El fox-trot popular se inició con la ofensiva incompleta de Esperanza Aguirre. Ésta insinuó que le echaría un pulso a su jefe. Rajoy reaccionó invitándola a que se fuera del partido y acelerando la recogida de avales que los estatutos exigen para entrar en liza. Le diligencia del presidente fue asombrosa: no sólo acumuló avales sino que apenas dejó margen para que otros hiciesen su avío. Bastaron dos semanas para que se apreciara que poco podía un aspirante, incluso un aspirante tan bien armado como Aguirre, contra el cierre oligárquico de la cúpula. La presidenta de Madrid plegó velas, envuelta en un doble silencio. Silencio porque apenas había dicho nada de sustancia durante los días en que parecía dispuesta a bajar al ruedo. Silencio porque nada dijo cuando se quedó sentada en la grada. La impresión general es que Aguirre estima que Rajoy no está sacando del PP el rendimiento adecuado. La idea se presta a ser resumida en la frase, o consigna, de que el problema del PP es de liderazgo, no ideológico. Pocos discuten, en efecto, la necesidad de que el PP se afirme como partido de centro. Pocos creen que ello exija una revolución moral, puesto que el PP también estuvo en el centro durante la legislatura anterior y sólo se equivocó al disimularlo con algunos gestos intempestivos. Nos encontraríamos, todo lo más, ante una dificultad técnica, que puede superarse cambiando una pieza por otra de idéntica hechura, aunque más nueva o mejor engrasada.
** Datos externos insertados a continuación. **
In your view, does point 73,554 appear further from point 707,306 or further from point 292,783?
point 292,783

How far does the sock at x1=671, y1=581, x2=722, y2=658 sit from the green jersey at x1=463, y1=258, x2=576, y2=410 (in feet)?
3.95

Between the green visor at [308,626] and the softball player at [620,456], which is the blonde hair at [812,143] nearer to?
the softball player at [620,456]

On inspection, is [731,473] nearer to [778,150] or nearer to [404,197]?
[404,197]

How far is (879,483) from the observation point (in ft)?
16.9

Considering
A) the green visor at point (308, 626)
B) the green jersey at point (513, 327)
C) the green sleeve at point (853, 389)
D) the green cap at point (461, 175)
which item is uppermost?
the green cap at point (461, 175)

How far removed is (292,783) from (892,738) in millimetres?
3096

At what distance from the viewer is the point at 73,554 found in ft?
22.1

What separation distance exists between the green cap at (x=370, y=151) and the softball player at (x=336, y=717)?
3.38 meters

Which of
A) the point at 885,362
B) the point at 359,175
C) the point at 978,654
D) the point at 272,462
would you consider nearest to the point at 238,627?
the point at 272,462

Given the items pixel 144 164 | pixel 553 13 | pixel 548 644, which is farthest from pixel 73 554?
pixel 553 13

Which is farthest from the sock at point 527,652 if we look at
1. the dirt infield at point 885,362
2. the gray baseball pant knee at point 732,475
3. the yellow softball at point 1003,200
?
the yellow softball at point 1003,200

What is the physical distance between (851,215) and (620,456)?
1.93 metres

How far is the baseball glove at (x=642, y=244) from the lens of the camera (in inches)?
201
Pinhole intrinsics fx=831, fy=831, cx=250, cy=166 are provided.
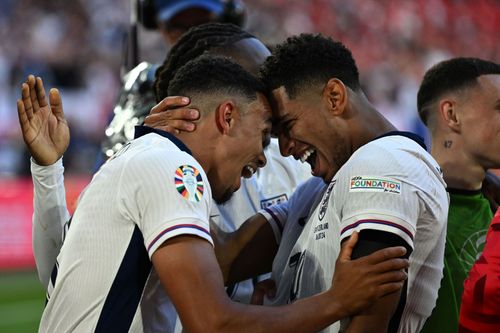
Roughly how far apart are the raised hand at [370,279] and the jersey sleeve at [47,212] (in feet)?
4.54

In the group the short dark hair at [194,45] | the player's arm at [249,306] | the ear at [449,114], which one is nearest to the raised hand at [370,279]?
the player's arm at [249,306]

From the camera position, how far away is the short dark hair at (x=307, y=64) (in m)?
3.02

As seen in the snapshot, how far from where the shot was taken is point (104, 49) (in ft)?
41.2

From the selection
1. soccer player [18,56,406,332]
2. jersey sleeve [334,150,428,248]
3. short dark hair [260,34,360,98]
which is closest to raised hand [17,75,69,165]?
soccer player [18,56,406,332]

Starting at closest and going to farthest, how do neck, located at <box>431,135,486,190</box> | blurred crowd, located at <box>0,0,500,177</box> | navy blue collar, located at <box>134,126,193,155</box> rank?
navy blue collar, located at <box>134,126,193,155</box>, neck, located at <box>431,135,486,190</box>, blurred crowd, located at <box>0,0,500,177</box>

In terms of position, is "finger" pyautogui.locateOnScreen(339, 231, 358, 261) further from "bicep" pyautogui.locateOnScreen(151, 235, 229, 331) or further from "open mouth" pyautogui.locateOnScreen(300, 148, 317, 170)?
"open mouth" pyautogui.locateOnScreen(300, 148, 317, 170)

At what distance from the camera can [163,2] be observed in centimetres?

La disidencia técnica se complicó con la dimisión desgraciada de María San Gil. María San Gil cuenta más por lo que significa, que por el contingente de votos conseguidos en las elecciones. Pero significa mucho, y por lo mismo, cuenta mucho. Hubo un maltrato de San Gil, y poca voluntad de recuperarla. La rehabilitación de su ponencia obedeció más al deseo de convertir su desistimiento en incomprensible, que al de ganarla de nuevo para la Ejecutiva. Sea como fuere, la espantada de San Gil alimentó la sospecha de que el PP ha reorientado su estrategia en materia territorial. Ya no se trataría de defender la unidad nacional tremolando la bandera roja y gualda, sino de ganar la batalla electoral contando los arrimos de que se dispone para formar mayoría parlamentaria. Ello implicaría una apertura táctica a los nacionalistas viables, y una aceptación implícita de los cambios incoados por la política de Zapatero. Estoy haciendo, ¡cuidado!, conjeturas, no afirmaciones. Los que han expresado objeciones a la jefatura de Rajoy, no se han referido al territorio. Y los que teorizan sobre la cuestión territorial, no se han pronunciado contra Rajoy. El efecto agregado produce perplejidad, una perplejidad que sólo es dable atenuar descendiendo desde los pronunciamientos públicos a documentos de índole más arcana. Recomiendo, en este sentido, una lectura atenta de la enmienda que a la ponencia política han presentado Vidal-Quadras, Nasarre, y Abascal.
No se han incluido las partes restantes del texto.